The input:
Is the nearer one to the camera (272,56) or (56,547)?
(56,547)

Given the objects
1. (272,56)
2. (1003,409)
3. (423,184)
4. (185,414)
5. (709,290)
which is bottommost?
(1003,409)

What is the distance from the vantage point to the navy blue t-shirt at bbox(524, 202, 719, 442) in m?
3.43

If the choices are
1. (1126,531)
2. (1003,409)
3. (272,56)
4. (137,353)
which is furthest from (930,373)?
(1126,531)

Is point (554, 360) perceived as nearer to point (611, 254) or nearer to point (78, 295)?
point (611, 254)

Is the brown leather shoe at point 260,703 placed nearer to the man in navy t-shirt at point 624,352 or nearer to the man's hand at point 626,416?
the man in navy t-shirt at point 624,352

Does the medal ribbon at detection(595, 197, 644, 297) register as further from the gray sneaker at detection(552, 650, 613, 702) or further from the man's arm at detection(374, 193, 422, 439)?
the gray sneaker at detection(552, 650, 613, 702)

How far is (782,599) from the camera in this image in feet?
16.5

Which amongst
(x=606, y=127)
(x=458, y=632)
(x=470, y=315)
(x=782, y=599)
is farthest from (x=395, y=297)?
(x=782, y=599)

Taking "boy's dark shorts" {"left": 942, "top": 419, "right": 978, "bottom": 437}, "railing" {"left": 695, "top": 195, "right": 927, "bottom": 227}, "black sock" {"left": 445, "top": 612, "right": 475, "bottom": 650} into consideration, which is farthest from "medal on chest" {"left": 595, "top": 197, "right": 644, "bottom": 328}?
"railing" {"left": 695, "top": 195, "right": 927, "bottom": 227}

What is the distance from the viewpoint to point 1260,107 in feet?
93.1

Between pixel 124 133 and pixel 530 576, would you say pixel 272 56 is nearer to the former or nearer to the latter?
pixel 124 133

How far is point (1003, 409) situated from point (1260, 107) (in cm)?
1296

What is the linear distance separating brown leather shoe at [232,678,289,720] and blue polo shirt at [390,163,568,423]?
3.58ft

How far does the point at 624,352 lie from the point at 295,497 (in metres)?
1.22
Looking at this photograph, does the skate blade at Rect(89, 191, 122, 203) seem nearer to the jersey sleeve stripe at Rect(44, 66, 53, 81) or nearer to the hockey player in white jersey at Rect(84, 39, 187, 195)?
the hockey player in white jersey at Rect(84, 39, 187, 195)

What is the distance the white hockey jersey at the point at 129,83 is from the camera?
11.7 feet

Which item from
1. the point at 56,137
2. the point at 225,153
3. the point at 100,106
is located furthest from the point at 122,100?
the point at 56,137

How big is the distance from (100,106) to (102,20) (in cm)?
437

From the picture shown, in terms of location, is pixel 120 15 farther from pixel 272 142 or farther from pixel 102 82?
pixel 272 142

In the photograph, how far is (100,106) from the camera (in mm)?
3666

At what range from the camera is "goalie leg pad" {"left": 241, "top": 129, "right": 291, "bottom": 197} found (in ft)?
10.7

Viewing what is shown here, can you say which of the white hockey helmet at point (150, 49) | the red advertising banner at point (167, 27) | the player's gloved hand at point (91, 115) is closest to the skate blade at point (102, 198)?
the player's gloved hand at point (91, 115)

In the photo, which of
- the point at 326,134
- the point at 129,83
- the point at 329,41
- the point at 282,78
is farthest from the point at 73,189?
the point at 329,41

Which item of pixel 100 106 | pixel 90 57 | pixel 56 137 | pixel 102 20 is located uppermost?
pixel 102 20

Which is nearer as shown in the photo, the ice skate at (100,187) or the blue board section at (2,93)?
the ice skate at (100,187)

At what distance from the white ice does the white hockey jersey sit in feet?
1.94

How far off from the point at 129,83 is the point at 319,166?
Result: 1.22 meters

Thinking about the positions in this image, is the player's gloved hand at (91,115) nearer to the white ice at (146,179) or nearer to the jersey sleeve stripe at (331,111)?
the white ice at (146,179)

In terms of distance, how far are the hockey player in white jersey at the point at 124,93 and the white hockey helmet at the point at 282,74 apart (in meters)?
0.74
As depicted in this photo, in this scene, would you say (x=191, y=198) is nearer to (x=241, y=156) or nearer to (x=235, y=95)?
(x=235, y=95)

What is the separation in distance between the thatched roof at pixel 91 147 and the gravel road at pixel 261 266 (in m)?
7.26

Exercise goal: Render the entries as a two-column CSV under the headers "query" and "answer", starting at the line containing "As depicted in" and continuing through the end of the entries. Use one row per entry, with each field in double quotes and every line break inside a field replaced by a space.

Response below:
query,answer
"As depicted in this photo, in this scene, would you say (x=191, y=198) is nearer to (x=241, y=156) or nearer to (x=235, y=95)?","(x=235, y=95)"
"What is the separation in distance between the thatched roof at pixel 91 147 and the gravel road at pixel 261 266 (in m)?","7.26"